### Passage

::::::::

In treating of the mill in its complete state we may commence with its simplest form. The hand-mill will first engage our attention. It is shown in fig. 1, plate III. where A and B represent the two stones between which the corn is ground, and of which the upper one A turns round, but the lower one B remains fixed and immoveable. The upper stone is five inches thick, and twenty-one inches broad; the lower one somewhat broader. C is a cog-wheel, having sixteen or eighteen cogs, which go into the trundle F, having nine spokes fixed to the axis G, the latter being firmly inserted into the upper stone A, by means of a piece of iron. H is the hopper into which the corn is put: I the shoe to carry it by little and little through a hole at K, in betwixt the stones, where being ground into meal it comes out through the eye at L. Both stones are enclosed in a circular wooden case, of such a size as will admit the upper one to run freely within it. The under surface of the upper stone is cut into grooves, as represented at Q, which enable it to throw the meal out at the eye L more perfectly than could be done if it were quite plain. Neither of them are entirely flat, the upper one being somewhat concave, and the under one convex. They nearly touch at the edges, but are at some distance in the middle, in order to let the corn go in between them. The under stone is supported by strong beams, not represented in the figure; the spindle G stands on the beam M N, which lies upon the bearer O. One end of this bearer rests upon a fixed beam, and the other has a string fixed to it, and going round the pin P, by the turning of which the timbers O and MN may be raised or lowered, and thus the stones put nearer, or removed farther from each other, in order to grind fine or coarse. When the corn is to be ground it mus be put into the hopper by little at a time. A man turns the handle D, and thus the cog-wheel and trundle are carried round also together with the stone A. The axis G is angular at K; and, as it goes round, shakes the shoe I, and makes the corn fall gradually through the hole K. The upper stone going round grinds it, throwing out the meal, as already said, at the eye L. Another handle, if thought proper, may be put at

the other end of the handle E. The spindle must go through both stones, in order to reach the beam MN, and the hole through which it passes is fastened with leather or wood, so that no meal can pass through.

The construction of a horse-mill does not differ very materially from that of the hand-mill just described; instead, however, of the handle D, the spindle is furnished with a long horizontal lever and cogged wheel, which turns the trundle and stones, as already mentioned.-The stones are much heavier than in the hand-mill.

::::::::

### Data section

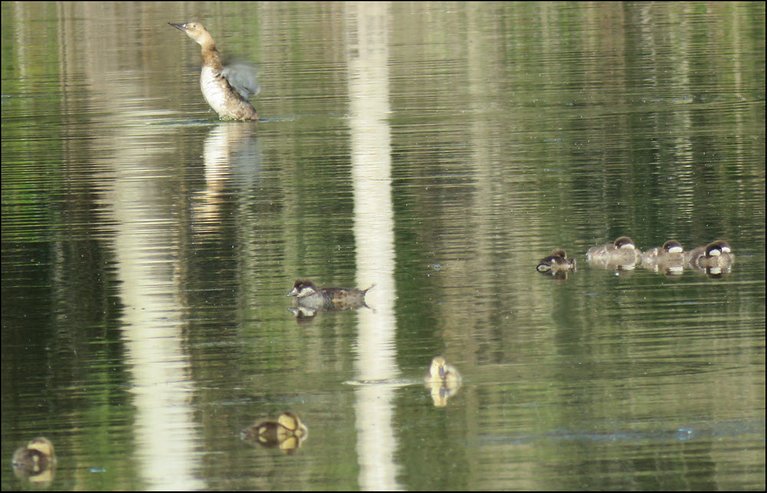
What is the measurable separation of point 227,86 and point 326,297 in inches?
539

::::::::

### Goal
Carry the passage on the hand-mill and horse-mill forward, starting right after its last sentence. The data has no connection to the passage on the hand-mill and horse-mill.

### Task answer
The mills most commonly in use for grinding corn are water-mills, the construction of which is not essentially different from that of the hand or horse-mills. The lower mill-stone, as already mentioned, is fixed, but the upper one moveable upon a spindle. . The opposite surfaces of the two stones are not flat, but the one convex and the other concave, though in a very small degree. The upper stone, which is six feet in diameter, is hollowed only about an inch in the middle, and the other rises three-quarters of an inch. They approach much nearer each other at the circumference, and the corn begins to be ground about two-thirds of the radius distance from the circumference, and there it makes the greatest resistance, the space between the two stones being in that place only about twothirds or three-fourths of the thickness of a grain of corn; but as these stones, as well as those of the hand-mill or horse-mill, can be separated a little from each other, the meal may be made fine or coarse in them, as well as in the two former mills.

To cut and grind the corn, botn the upper and under stones have furrows cut in them, as is observed in the hard-mill These are cut perpendicularly on one side, and obliquely upon the other, by which means each furrow has a sharp edge, and by the turning of the stones the furrows meet like a pair of scissars, and by cutting the corn make it grind the more easily. They are cut the same way in both stones when they lie upon their backs, by which means they run crossways to each other when the upper one is inverted and turned round; and this greatly promotes the grinding of the corn, great part of which would be driven onward in the lower furrows, without being ground at all, if both lay the same way. When the furrow becomes blunt and shallow, by wearing, the running stone must be taken off, and the furrows cut deeper in both by means of a chisel and hammer. Thus, however, by having the furrows cut down a great number of times, the thicknesses of both stones are greatly diminished; and it is observed, that in proportion to the diminution of the thickness of the upper stone, the quantity of flour also diminishes.

By means of the circular motion of the upper stone the corn is brought out of the hopper by jerks, and recedes from the centre towards the circumference by the centrifugal force; and, being entirely reduced to flour at the edges when the stones nearly touch one another, it is thrown at last out at the hole called the eye, as already mentioned. In Scotland it is frequent to have the stones without any furrows, and only irregu

larly indented with small holes, by means of an iron instrument. Stones of this kind last a much shorter time than those with furrows, the latter being fit for use for thirty or forty years, while the former seldom or never last more than seven. The under mill-stone is considerably thicker than the upper; and therefore, when both have been considerably worn by use, the lower one is frequently taken up, and the upper one put in its place, the former being converted into a running stone.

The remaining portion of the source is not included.